If class photos fall into such a category of expressive forms then their "emotional life" [to use Jill Bennett's term] would be transmissible. [4] By recalling the subordination of individuality to group membership and the incorporation into a social assemblage, they would convey both the desire to belong to the group and the resistance against the coercive submersion of the individual within a class collective. Indeed, this tension between individuality and trans-individual anonymity structures the emotional life of class photos. Since like all photos, moreover, class photos freeze a moment in time, they serve to measure change over time, and to recall past incidents, when they are viewed and reviewed years, perhaps decades, later. They thus not only become potent media for anyone wishing to memorialize and mourn a world of yesterday but also effective mnemonic aids helping to identify particular living classmates - as well as age mates who have disappeared (or been violently removed) from our midst. As documents that carry incontrovertible evidence of past existence and previous acceptance, they assert "we were here" and become powerful emotive as well as political vehicles combating forgetting and the erasure of violence and the exclusion of some members from the group.

It is this very inherent emotional and political life of class photos that Satrapi is able to mobilize in the project of underscoring the violence of the Islamist revolution and her resistance against the loss of individual freedom. Throughout the two volumes of Persepolis, Marji's rebelliousness is never squashed and school remains the site of her resistance. In school in Iran, she stages her resistance to the veil and the conformity demanded of girls and women by the Islamist regime. Later, in Vienna, she rebels against school rules and against the different constraints on individual freedom operative in the West.
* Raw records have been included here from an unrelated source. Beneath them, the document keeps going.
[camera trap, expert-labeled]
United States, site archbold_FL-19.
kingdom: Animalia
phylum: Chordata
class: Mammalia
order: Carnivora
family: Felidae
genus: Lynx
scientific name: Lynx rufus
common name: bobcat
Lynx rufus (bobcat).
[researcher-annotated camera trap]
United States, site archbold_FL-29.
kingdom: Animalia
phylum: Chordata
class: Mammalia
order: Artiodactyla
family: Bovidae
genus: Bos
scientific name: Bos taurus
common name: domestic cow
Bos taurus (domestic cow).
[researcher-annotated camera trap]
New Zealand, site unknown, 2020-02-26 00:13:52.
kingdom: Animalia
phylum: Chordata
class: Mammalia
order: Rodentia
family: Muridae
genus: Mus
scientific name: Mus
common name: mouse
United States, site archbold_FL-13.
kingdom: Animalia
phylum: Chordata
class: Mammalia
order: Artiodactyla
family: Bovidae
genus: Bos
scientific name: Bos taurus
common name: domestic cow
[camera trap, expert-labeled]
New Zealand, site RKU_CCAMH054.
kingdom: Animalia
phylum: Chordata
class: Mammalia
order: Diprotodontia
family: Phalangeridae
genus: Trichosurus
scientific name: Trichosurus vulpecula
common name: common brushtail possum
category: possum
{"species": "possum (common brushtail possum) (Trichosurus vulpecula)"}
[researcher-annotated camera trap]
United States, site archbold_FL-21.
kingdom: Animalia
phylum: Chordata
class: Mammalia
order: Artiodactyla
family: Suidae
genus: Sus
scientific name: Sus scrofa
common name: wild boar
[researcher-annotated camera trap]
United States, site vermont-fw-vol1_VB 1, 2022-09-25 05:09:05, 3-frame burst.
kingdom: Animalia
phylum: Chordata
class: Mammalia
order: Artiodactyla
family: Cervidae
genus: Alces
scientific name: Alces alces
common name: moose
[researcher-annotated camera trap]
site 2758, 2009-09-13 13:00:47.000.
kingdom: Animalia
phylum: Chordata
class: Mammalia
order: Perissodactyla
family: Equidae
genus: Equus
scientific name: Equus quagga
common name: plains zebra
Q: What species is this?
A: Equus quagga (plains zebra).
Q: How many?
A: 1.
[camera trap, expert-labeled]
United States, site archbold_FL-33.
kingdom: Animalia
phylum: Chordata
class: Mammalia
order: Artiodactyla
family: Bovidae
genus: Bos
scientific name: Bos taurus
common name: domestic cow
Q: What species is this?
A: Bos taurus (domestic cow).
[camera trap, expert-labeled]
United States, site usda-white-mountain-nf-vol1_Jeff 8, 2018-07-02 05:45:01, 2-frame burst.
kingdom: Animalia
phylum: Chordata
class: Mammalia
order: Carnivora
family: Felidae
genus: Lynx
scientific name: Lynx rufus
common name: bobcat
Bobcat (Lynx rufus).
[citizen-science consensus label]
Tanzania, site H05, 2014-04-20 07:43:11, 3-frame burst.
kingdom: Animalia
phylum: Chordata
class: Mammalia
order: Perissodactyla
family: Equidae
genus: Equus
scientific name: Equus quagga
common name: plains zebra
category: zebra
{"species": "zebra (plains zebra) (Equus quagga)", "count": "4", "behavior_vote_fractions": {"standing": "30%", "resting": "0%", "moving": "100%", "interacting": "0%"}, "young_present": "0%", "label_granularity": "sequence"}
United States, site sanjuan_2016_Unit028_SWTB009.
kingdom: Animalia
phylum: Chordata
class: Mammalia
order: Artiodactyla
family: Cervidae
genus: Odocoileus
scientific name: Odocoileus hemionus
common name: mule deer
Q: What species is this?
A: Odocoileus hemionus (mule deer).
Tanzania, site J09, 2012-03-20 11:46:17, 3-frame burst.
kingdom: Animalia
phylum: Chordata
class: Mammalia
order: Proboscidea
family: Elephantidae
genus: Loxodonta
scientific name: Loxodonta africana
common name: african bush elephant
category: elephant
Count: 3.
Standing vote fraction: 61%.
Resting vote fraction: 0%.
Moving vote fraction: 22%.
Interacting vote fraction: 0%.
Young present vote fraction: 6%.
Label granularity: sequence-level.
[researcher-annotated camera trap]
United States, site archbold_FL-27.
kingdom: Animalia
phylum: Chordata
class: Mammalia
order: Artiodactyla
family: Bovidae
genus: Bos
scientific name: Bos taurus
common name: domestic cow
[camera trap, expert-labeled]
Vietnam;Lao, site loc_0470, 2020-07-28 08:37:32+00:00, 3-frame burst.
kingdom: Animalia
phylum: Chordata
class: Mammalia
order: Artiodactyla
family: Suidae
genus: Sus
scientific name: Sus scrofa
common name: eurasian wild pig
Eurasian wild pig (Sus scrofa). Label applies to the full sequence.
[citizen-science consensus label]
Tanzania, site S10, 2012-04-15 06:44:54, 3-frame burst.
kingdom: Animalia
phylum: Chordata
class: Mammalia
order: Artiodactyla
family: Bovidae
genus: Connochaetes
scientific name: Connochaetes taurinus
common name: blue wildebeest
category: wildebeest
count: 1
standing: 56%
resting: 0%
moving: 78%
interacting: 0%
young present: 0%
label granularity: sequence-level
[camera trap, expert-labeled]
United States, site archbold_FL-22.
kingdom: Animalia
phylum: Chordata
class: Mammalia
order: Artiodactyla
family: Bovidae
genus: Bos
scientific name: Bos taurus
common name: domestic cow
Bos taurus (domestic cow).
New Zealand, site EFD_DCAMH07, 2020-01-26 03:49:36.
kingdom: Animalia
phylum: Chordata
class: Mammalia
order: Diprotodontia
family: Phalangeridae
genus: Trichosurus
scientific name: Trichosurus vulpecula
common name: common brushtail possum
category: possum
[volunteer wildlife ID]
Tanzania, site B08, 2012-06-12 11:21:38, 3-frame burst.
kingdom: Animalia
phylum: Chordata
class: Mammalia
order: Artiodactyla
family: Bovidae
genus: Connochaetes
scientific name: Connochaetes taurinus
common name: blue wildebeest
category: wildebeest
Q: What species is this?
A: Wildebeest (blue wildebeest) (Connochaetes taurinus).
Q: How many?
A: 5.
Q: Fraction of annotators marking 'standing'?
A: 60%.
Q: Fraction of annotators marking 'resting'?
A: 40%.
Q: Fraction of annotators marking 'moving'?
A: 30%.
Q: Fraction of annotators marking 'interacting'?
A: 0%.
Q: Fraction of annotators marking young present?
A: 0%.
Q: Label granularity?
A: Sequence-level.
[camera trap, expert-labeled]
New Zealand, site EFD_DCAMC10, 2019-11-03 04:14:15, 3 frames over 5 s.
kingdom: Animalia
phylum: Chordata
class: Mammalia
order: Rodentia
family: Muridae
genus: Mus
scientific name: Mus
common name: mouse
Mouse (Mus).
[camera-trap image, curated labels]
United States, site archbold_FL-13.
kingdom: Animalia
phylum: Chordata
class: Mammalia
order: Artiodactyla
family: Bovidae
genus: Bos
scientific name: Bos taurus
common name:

In addition, the very ordinariness and ubiquity of class photos enables them to become privileged media of memory and mourning for those who become separated from the group. "From left to right: Golaz, Manshid, Narine, Minna," Marjane names her classmates individually. In the course of the memoir, some classmates will be persecuted and killed, others will comply with the regime and others still will continue to rebel and, along with Marji, to assert their freedom. When Marjane says, "you can't see me," she is activating the emotional life of class photos, both the struggle between individuality and conformity that they stage, and the sites of mourning they can so effectively become. In the medium of comics, the gutter becomes what Warburg calls "the iconology of the interval," that space "between thought and action" where intense emotion can surface and be felt. Class photos drawn in comics form: relying on both genres, Satrapi can provoke an immediate and layered emotional response on the part of her reader.

[1] Marjane Satrapi, Persepolis: The Story of a Childhood (New York: Pantheon, 2003) and Persepolis 2: The Story of a Return (New York: Pantheon, 2004).

[2] On Satrapi's style, see Hilary Chute, "The Texture of Retracing in Marjane Satrapi's Persepolis," WSQ 36, 1&2 (Spring/ Summer 2008), 92-110.

[3] Aby Warburg, Der Bilderatlas MNEMOSYNE, Martin Warnke (ed.), Berlin 2003, 2nd printing.

[4] Jill Bennett, Practical Aesthetics: Events, Affects and Art After 9/11 (forthcoming).